Abstract
The erythroid iron restriction response (EIRR) results from lineage-selective inactivation of aconitase enzymes, causing diminished erythropoietin (Epo) responsiveness in early erythroid progenitors. Provision of exogenous isocitrate in either cell culture or murine models of iron deficiency restores Epo responsiveness and abrogates the erythropoietic block characteristic of the iron deprivation response. Although isocitrate administration can restore erythropoiesis in iron deficient mice, the response is transient. However, if inappropriate activation of the EIRR also contributes to anemias not actually caused by decreased body iron stores, isocitrate may provide a therapeutic benefit in those clinical settings. A major area of clinical controversy is the degree to which erythroid iron restriction contributes to anemia of chronic disease and inflammation (ACDI).

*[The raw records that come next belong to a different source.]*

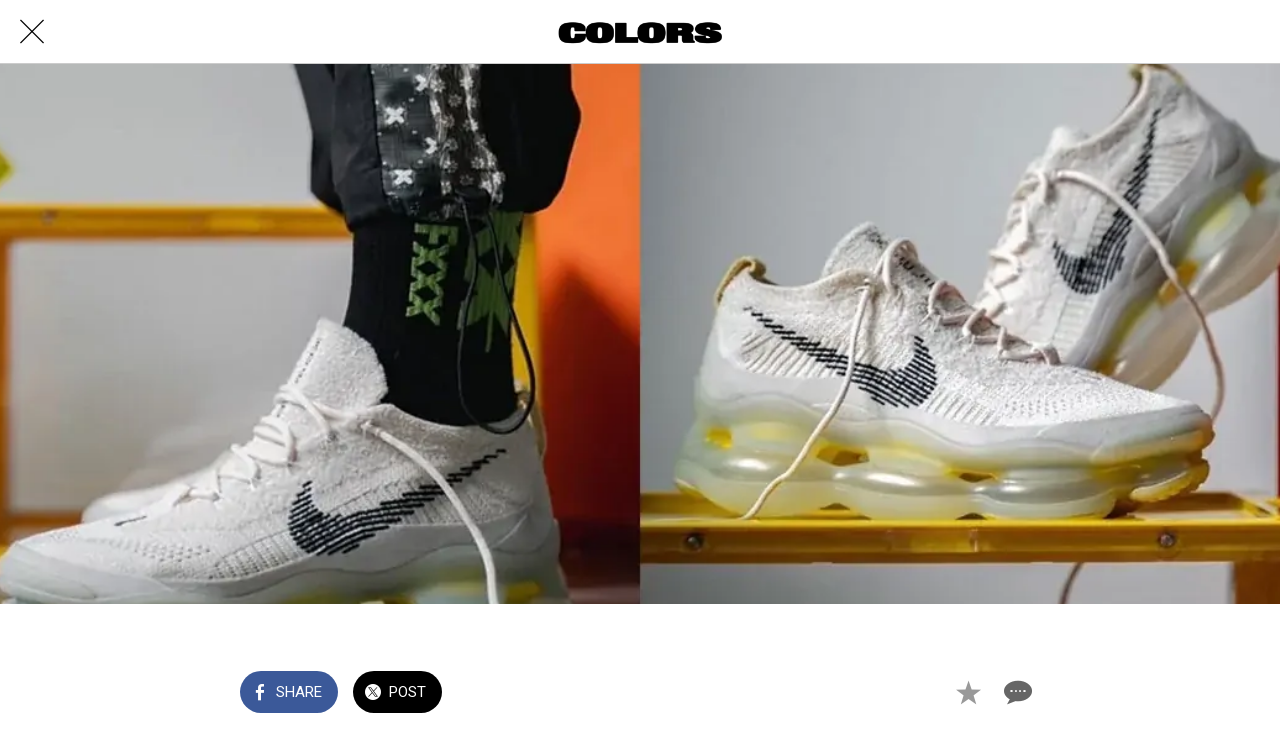

--- FILE ---
content_type: text/html; charset=utf-8
request_url: https://www.google.com/recaptcha/api2/aframe
body_size: 266
content:
<!DOCTYPE HTML><html><head><meta http-equiv="content-type" content="text/html; charset=UTF-8"></head><body><script nonce="Pl278mA9BxZE228atUx6oA">/** Anti-fraud and anti-abuse applications only. See google.com/recaptcha */ try{var clients={'sodar':'https://pagead2.googlesyndication.com/pagead/sodar?'};window.addEventListener("message",function(a){try{if(a.source===window.parent){var b=JSON.parse(a.data);var c=clients[b['id']];if(c){var d=document.createElement('img');d.src=c+b['params']+'&rc='+(localStorage.getItem("rc::a")?sessionStorage.getItem("rc::b"):"");window.document.body.appendChild(d);sessionStorage.setItem("rc::e",parseInt(sessionStorage.getItem("rc::e")||0)+1);localStorage.setItem("rc::h",'1768710051482');}}}catch(b){}});window.parent.postMessage("_grecaptcha_ready", "*");}catch(b){}</script></body></html>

Numerous patients with chronic diseases such as kidney failure, cancer, and autoimmunity develop clinically significant anemias, collectively designated anemia of chronic disease and inflammation. ACDI arises from the diminished production of red cells by the bone marrow. In many patients, treatment with erythropoietin injections lessens the anemia and improves symptoms. However, erythropoietin treatment is expensive, places patients at risk for adverse side effects, and in many cases eventually loses its effectiveness. Two major abnormalities in ACDI underlie the defective marrow function and poor responsiveness to erythropoietin treatment. Firstly, defects in iron transport cause retention in storage pools and diminished delivery to the marrow red cell precursors, a situation known as iron restriction. Secondly, cells in the immune system secrete inflammatory mediators, most notably interferon γ (IFNγ) and tumor necrosis factor α (TNFα), which directly bind to marrow red cell precursors and inhibit their development into red cells.
This study shows that iron restriction causes the red cell precursors to become extremely sensitive to the inhibitory effects of inflammatory mediators. Providing the compound isocitrate blocks all inhibition by inflammatory mediators in cell culture experiments and eliminates anemia in a rat arthritis model of ACDI. Additionally, this study dissects the ability of iron restriction to alter the response of the red cell precursors to the key inflammatory mediator IFNγ. In particular, iron restriction specifically changes the patterns of signaling within the cell as it responds to the mediator in the environment. We define a pathway in which iron restriction and IFN act in a cooperative manner on early erythroid progenitors to increase PU.1 expression and interfere with its normal downregulation. Iron restriction and isocitrate exert their influences, at least in part, through alteration of PKC activation. Thus, we propose a model of ACDI in which iron restriction and inflammatory signaling are both required to attain a critical threshold of erythroid PU.1, which may then interfere with early stages of lineage commitment. Through its reversal of PKC activation by iron restriction, isocitrate may act to keep PU.1 levels below this critical threshold. The ability of isocitrate to reverse these signaling abnormalities provides new evidence for how it exerts its beneficial effects in ACDI.